> **EXERCISE PROMPT**
Set the data down exactly as it stands, and keep its pictures out.
§
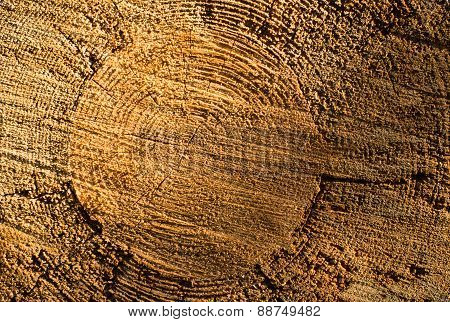 Cross Section Of The Tree Trunk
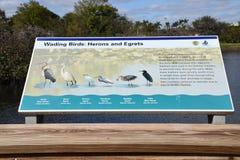 Pássaros vadeando: Sinal da identificação das garças-reais e dos Egrets Fotografia de Stock Royalty Free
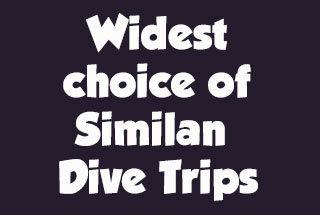 widest-choice-of-similan-dive-boats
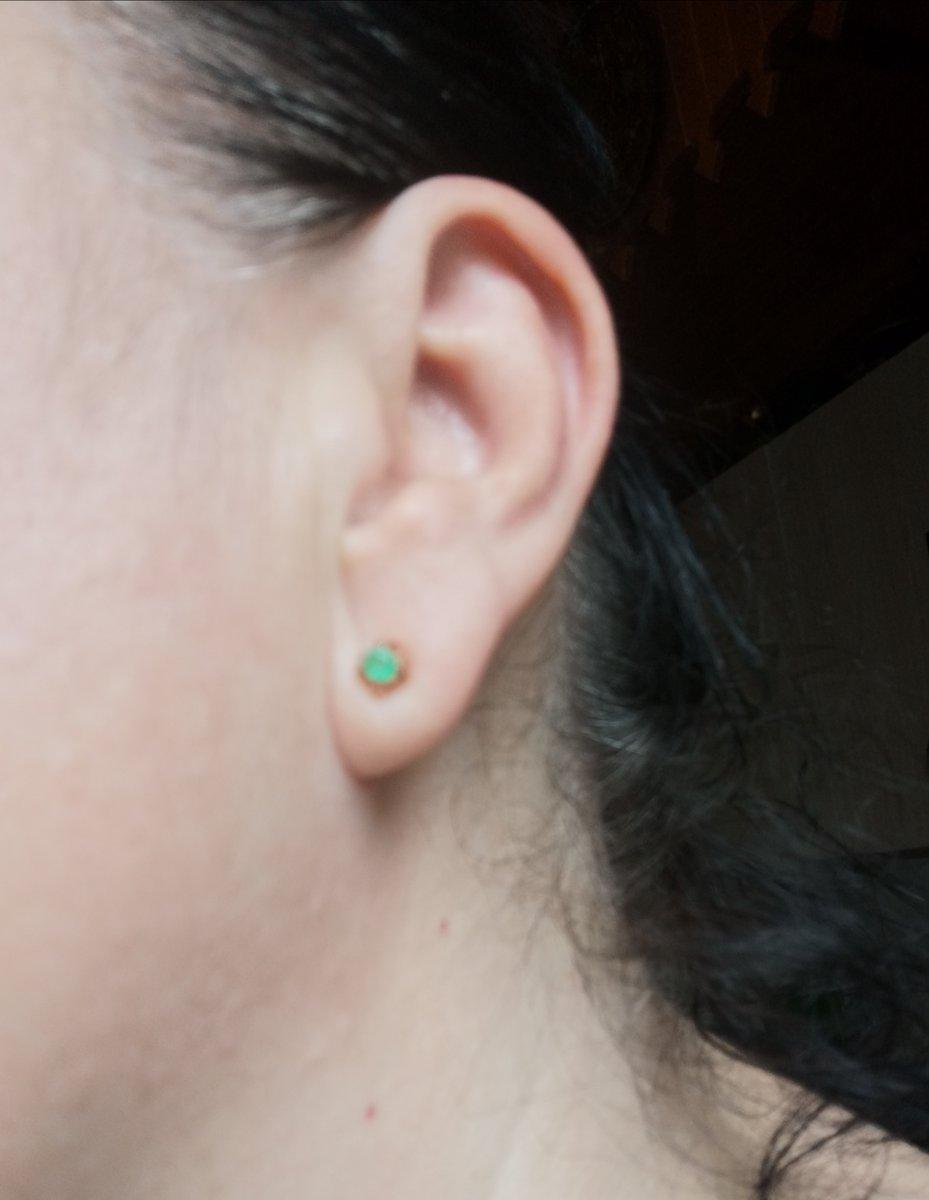 Зелёные гвоздики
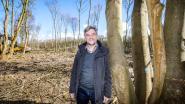 """Burgemeester boos na bomenkap langs tramlijn, maar Natuur en Bos verweert zich: """"Al eeuwen geleden aangekondigd"""""""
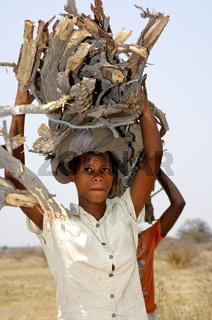 Junge Holzsammlerin, Botswana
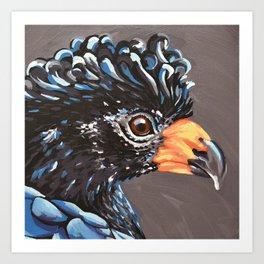 Wattled Cuassow Art Print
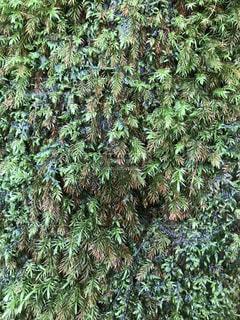 森の中の緑の植物 - No.755581
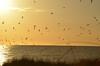 The gulls heading off for the night.<br />Casey Key, Nokomis, Florida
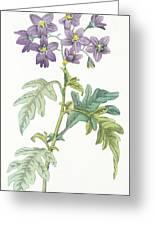Solanum Quercifolium Greeting Card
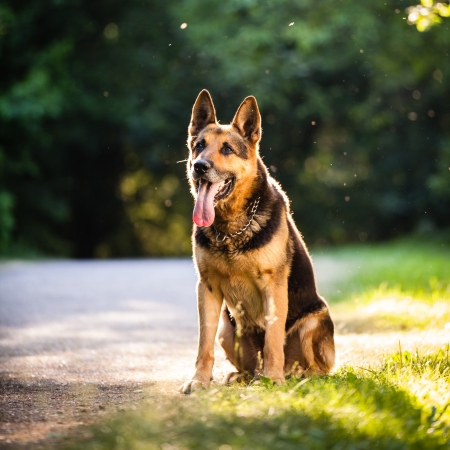 Beautiful German Shepherd Dog (Alsatian) outdoors, in warm evening light photo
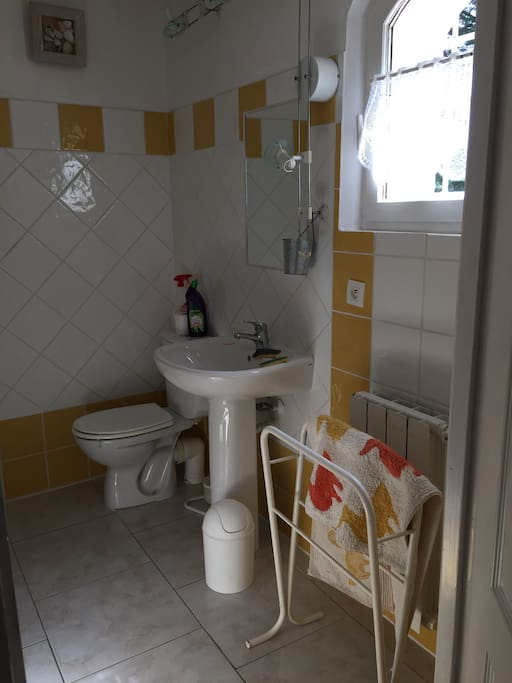 Chambre salle d 39 eau wc 2 pers bed breakfasts for rent for Salle d eau avec wc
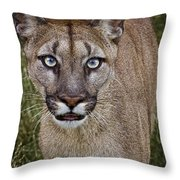 Please Stroke Me Throw Pillow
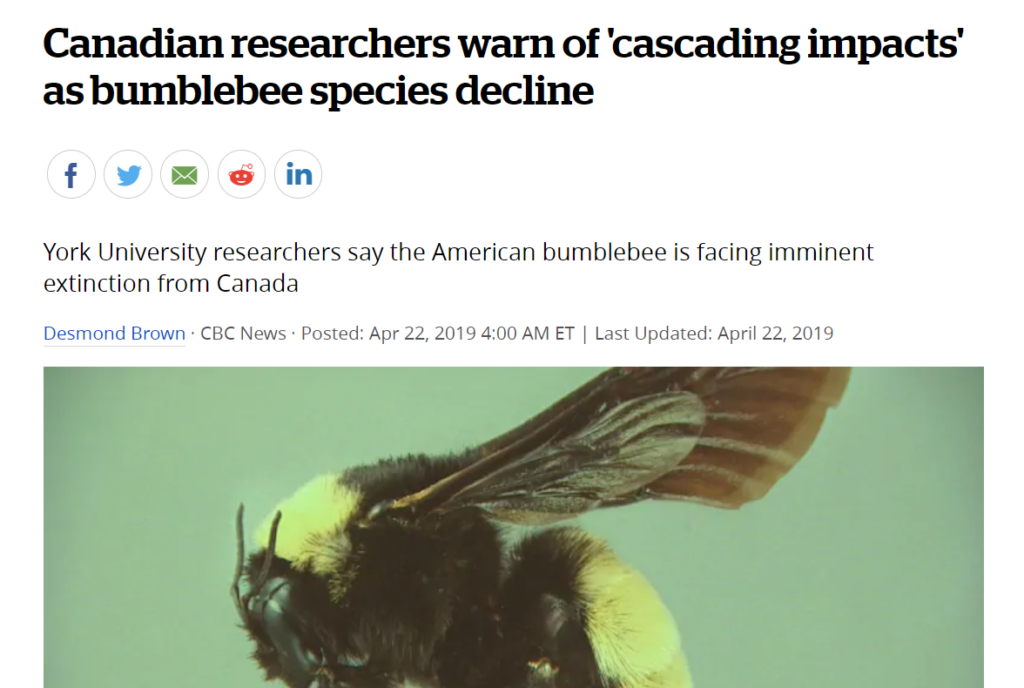 """Read the CBC article """"Canadian researchers warn of cascading impacts as bumble bee species decline"""""""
§
> **FINISHED EXERCISE**
 Cross Section Of The Tree Trunk
 Pássaros vadeando: Sinal da identificação das garças-reais e dos Egrets Fotografia de Stock Royalty Free
 widest-choice-of-similan-dive-boats
 Зелёные гвоздики
 """Burgemeester boos na bomenkap langs tramlijn, maar Natuur en Bos verweert zich: """"Al eeuwen geleden aangekondigd"""""""
 Junge Holzsammlerin, Botswana
 Wattled Cuassow Art Print
 森の中の緑の植物 - No.755581
 The gulls heading off for the night.<br />Casey Key, Nokomis, Florida
Solanum Quercifolium Greeting Card
 Beautiful German Shepherd Dog (Alsatian) outdoors, in warm evening light photo
 Chambre salle d 39 eau wc 2 pers bed breakfasts for rent for Salle d eau avec wc
 Please Stroke Me Throw Pillow
 """Read the CBC article """"Canadian researchers warn of cascading impacts as bumble bee species decline"""""""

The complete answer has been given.